## Provided passage

--- Begin ---

You Can't Do It All (And You Shouldn't Try): Hiring Help for Valentine's Day (part 1)
PART 1 of 2
This one ended up longer than I expected, so I’ve split it into two parts. Today covers hiring different roles. Tomorrow we’ll go over the paperwork.
We've covered organizing your shop and streamlining your orders. Now it's time to talk about the people who'll help you execute. Because even the best systems fall apart if you don't have the right people in the right roles. Let's break down who does what, how to choose the right help, and how to set everyone up for success.
Let's be honest: you can technically do everything yourself. You can take every order, design every arrangement, route every delivery, package every vase, write every card, load every car, and drive every route.
But here's what that actually looks like: you'll be slower at each task because you're constantly switching gears. You'll make more mistakes because you're exhausted. You'll take fewer orders because there's only so much one person can do in 24 hours. And by February 15th, you'll be so burnt out that you'll need a week to recover.
(Don’t worry - we’ll cover this tomorrow.)
After three decades in this business, I've learned that the florists who scale successfully aren't the ones who can do everything. They're the ones who figure out what they're best at and hire help for the rest. They know that hiring help isn't an expense. It's an investment that allows them to serve more customers, create better work, and actually enjoy the holiday instead of just surviving it.

--- End ---

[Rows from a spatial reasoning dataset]
--- Begin ---

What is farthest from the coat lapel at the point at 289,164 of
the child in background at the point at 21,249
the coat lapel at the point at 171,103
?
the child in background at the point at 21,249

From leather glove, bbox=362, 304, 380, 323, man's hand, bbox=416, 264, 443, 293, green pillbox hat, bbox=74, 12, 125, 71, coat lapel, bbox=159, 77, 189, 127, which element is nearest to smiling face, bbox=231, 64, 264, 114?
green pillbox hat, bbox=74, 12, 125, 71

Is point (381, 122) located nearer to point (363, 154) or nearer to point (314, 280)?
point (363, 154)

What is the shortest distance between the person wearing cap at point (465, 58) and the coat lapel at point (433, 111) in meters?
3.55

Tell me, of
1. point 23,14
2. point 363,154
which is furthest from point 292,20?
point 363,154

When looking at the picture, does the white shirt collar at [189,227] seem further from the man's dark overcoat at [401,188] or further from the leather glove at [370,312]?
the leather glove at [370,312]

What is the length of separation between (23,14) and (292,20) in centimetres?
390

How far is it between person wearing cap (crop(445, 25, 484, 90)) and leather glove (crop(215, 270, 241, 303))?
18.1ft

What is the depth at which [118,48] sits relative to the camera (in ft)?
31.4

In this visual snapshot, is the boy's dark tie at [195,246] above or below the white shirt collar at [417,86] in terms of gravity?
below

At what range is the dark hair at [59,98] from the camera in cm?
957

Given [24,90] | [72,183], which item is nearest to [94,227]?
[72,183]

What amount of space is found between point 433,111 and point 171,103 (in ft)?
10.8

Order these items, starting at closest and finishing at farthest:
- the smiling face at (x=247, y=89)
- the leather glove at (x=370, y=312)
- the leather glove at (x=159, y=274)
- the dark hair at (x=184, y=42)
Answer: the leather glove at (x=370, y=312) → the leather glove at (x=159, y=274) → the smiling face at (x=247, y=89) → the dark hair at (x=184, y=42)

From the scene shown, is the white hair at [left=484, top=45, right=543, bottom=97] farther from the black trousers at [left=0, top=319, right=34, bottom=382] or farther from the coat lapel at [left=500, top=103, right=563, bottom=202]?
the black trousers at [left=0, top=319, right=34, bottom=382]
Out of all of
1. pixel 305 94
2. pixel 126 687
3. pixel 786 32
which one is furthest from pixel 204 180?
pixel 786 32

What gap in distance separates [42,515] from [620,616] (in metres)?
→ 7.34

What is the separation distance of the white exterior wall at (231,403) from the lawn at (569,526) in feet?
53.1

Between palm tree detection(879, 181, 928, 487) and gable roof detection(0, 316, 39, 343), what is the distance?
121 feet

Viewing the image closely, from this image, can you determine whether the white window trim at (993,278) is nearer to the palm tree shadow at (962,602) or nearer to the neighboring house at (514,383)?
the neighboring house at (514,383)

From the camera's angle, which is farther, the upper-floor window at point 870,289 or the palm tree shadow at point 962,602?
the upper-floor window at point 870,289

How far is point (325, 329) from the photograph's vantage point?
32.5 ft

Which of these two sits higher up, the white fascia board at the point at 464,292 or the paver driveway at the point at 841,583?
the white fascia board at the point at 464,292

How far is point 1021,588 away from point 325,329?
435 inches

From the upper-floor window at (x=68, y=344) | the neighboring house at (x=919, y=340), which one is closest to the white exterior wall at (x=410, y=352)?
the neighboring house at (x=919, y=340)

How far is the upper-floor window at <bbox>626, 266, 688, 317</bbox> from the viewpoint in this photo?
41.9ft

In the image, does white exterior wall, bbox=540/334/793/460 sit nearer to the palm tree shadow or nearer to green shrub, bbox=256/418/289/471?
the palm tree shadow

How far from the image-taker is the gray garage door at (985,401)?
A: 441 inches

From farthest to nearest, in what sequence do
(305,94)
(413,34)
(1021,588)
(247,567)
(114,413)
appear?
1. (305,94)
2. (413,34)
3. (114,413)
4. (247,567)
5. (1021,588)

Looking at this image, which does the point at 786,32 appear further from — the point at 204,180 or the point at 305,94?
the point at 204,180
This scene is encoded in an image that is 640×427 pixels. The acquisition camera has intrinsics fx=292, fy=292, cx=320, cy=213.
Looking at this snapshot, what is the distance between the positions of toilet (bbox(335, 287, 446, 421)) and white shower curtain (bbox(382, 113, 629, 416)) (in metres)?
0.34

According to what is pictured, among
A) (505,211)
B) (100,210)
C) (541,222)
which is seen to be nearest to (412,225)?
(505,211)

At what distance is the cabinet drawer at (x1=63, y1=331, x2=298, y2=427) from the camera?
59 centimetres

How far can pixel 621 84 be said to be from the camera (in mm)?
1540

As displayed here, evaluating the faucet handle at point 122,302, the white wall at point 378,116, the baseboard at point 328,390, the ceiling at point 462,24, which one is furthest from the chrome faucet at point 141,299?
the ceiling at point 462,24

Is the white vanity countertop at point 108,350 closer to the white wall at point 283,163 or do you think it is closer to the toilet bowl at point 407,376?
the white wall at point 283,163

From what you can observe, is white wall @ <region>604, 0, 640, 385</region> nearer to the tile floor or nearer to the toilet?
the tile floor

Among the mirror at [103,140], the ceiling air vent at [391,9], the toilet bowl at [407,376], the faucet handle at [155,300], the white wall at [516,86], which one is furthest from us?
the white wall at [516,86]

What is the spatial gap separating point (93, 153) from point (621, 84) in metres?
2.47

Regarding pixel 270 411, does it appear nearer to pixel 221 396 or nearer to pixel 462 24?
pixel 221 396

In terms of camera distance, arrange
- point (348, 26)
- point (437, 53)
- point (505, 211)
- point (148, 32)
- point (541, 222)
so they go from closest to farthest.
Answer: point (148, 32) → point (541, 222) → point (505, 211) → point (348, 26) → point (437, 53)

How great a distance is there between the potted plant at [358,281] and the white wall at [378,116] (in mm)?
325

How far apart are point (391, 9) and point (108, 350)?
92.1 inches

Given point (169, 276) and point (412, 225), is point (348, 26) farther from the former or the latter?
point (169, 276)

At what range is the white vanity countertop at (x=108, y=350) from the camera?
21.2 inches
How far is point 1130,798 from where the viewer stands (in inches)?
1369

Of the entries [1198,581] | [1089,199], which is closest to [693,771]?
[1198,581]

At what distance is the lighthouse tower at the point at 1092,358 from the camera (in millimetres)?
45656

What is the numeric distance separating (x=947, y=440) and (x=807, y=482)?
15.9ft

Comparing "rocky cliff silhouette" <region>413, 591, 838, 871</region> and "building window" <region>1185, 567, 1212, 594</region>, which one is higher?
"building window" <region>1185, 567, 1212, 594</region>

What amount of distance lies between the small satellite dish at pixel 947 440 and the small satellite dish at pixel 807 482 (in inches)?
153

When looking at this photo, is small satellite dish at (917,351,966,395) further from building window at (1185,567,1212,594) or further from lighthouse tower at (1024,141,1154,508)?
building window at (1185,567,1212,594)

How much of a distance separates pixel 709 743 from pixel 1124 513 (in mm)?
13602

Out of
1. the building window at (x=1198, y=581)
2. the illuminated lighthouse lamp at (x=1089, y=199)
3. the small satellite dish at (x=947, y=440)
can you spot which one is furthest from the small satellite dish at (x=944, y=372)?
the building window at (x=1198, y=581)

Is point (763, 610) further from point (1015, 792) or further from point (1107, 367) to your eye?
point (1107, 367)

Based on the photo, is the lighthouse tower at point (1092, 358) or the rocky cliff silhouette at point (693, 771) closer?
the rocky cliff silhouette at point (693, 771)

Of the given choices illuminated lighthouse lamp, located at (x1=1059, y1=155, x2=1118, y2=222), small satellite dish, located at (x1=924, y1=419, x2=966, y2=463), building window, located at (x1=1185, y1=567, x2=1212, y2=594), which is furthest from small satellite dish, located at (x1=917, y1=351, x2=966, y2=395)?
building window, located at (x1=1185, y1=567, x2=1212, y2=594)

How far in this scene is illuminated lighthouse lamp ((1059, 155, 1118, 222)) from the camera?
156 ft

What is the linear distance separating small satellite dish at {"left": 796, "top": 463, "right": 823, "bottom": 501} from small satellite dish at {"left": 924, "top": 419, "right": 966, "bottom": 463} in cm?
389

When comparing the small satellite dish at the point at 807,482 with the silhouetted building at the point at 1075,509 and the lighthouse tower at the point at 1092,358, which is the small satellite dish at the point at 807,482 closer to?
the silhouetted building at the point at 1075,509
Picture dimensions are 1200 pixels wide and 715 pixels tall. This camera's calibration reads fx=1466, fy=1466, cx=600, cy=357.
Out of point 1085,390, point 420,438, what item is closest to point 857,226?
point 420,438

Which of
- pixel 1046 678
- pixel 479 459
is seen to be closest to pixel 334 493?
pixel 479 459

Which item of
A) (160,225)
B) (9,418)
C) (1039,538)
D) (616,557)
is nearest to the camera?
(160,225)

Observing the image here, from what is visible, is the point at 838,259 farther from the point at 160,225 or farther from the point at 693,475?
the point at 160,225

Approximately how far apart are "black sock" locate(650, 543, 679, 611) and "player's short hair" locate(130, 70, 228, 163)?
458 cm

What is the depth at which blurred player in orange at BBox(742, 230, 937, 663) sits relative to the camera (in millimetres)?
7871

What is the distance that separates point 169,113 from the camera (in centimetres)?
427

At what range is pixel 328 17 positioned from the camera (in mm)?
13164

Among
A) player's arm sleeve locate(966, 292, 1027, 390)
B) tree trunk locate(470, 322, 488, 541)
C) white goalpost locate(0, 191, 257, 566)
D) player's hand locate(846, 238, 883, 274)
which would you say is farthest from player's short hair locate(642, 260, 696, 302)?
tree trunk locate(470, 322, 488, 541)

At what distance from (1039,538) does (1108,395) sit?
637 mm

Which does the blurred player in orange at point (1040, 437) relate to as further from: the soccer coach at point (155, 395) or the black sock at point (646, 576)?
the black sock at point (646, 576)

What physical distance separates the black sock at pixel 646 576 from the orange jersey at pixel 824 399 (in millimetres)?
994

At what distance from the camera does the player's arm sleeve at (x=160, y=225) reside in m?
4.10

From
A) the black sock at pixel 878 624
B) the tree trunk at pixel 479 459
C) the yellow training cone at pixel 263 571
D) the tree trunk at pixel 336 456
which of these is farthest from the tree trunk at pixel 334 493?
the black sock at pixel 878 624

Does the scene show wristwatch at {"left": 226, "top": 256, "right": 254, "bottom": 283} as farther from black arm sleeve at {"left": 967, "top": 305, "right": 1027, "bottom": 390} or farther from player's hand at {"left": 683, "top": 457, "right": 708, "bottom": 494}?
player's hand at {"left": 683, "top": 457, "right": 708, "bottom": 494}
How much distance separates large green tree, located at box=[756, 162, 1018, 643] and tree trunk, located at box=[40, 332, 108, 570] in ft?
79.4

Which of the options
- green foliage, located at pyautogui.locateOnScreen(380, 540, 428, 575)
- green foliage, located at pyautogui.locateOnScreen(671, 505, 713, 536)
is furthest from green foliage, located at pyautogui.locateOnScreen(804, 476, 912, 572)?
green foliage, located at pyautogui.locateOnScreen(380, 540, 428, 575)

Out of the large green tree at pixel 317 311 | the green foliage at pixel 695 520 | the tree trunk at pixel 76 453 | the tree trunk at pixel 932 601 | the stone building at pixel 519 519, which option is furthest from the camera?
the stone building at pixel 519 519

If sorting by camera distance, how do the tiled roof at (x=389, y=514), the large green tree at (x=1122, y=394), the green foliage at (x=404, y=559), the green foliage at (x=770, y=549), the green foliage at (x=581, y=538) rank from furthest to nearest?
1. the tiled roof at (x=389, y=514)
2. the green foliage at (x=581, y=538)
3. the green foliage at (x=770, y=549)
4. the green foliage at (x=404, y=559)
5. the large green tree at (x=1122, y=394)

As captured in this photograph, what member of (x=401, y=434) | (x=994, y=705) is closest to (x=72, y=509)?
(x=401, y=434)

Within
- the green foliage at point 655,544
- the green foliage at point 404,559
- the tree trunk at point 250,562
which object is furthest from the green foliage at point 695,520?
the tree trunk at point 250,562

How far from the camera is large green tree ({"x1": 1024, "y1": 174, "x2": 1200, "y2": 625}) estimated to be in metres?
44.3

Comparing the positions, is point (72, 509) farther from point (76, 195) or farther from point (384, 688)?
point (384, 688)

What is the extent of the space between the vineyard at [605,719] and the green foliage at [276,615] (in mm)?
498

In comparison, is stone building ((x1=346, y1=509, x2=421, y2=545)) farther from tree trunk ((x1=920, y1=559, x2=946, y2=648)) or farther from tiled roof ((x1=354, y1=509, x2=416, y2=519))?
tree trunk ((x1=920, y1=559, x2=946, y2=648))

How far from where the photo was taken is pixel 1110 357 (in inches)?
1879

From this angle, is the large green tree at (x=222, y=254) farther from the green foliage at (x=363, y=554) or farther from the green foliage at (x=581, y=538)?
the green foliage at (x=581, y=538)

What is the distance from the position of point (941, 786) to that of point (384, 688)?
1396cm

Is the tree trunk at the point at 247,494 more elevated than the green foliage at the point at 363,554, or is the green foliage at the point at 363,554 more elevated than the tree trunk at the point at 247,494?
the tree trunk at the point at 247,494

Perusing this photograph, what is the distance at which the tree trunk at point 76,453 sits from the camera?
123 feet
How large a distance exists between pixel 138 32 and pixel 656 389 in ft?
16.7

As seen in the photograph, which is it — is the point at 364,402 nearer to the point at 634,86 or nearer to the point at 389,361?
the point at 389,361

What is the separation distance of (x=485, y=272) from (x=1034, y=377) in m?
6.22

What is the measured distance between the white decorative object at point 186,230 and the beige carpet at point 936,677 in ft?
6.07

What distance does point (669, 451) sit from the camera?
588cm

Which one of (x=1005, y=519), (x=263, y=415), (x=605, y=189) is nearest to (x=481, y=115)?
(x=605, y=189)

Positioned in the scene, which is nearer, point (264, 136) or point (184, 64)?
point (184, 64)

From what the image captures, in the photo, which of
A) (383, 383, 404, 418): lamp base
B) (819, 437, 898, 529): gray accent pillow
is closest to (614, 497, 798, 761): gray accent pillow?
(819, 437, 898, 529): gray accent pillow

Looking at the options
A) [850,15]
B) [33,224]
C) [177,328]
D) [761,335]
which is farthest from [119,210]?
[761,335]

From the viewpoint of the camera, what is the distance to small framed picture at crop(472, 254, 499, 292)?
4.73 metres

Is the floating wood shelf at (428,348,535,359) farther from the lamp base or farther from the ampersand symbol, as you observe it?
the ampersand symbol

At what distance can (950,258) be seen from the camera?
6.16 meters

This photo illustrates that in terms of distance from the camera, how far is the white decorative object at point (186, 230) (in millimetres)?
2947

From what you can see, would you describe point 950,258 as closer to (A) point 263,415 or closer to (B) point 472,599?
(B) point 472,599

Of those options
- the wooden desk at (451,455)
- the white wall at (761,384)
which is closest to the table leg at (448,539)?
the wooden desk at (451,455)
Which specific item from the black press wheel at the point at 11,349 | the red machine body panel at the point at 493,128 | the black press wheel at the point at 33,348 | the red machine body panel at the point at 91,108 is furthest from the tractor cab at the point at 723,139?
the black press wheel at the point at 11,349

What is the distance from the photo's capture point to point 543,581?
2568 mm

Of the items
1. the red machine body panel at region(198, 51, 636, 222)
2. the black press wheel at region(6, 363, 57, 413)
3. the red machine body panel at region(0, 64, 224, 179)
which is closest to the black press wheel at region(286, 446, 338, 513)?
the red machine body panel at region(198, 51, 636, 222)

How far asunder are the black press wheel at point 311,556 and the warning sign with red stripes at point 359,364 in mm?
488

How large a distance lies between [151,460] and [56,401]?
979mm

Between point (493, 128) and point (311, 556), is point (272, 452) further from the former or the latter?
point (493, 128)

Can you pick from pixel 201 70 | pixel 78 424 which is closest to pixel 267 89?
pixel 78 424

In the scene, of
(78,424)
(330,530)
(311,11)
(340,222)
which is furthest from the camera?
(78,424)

--- End ---

## Problems and tasks
a – In the Valentine's Day hiring article, rewrite the paragraph beginning "But here's what that actually looks like" as a short bulleted list that keeps its main points.
b – For each statement, say yes or no according to the Valentine's Day hiring article, and quote the words that decide it.
(i) The paperwork will be covered in the next part.
(ii) The writer regards hiring help as an expense.
(iii) The writer has spent two decades in the business.
c – Proceed with the Valentine's Day hiring article from where it stops.
None of the tasks need the items.

## Outputs for the tasks
a –
- Constant switching between tasks makes you slower at each one.
- Exhaustion leads to more mistakes.
- You take fewer orders, since one person can only do so much in 24 hours.
- By February 15th you're so burnt out you need a week to recover.

b –
(i) Yes: "Tomorrow we’ll go over the paperwork."
(ii) No: "They know that hiring help isn't an expense."
(iii) No: "After three decades in this business"

c –
This isn't about admitting defeat or acknowledging that you can't handle the pressure. It's about working smarter. It's about recognizing that your time and energy are finite resources, and the way you allocate them determines whether you just get through Valentine's Day or whether you truly thrive during it.
The goal is to create a system where everything gets done well, and you're positioned exactly where you add the most value.
Figure Out Where You're Most Useful
Before we dive into specific roles, let's address something important: deciding who does what on your team isn't just about filling positions. It's about understanding how each role connects to the others and where you fit into that puzzle. When you're clear about what each person handles and how their work flows to the next person, you create a team that operates like a well-oiled machine.
The secret to a smooth Valentine's Day is having the right help in the right places, with everyone knowing exactly what they're responsible for.
Let’s dive in!
What do you do best?
Think about where you add the most value. Are you brilliant at design but terrible at juggling logistics? Or are you better at keeping everything organized while someone else handles the creative work?
If you're the creative genius, hire someone to manage operations while you focus on design. If you're the organized one, hire designers and keep the whole machine running.
There's no right answer. Just the answer that's right for you.
Your Checklist:
Decide where you’re most valuable
what you do best
List what drains your energy
Identify which role you should keep
Review your team & assign roles for the holiday
Hire freelancers for the remaining jobs
Taking Orders: The Easiest Critical Role to Hire
Why This Role Matters More Than You Think
The person answering your phone isn't just taking orders. They're creating first impressions, setting expectations, and directly impacting your revenue.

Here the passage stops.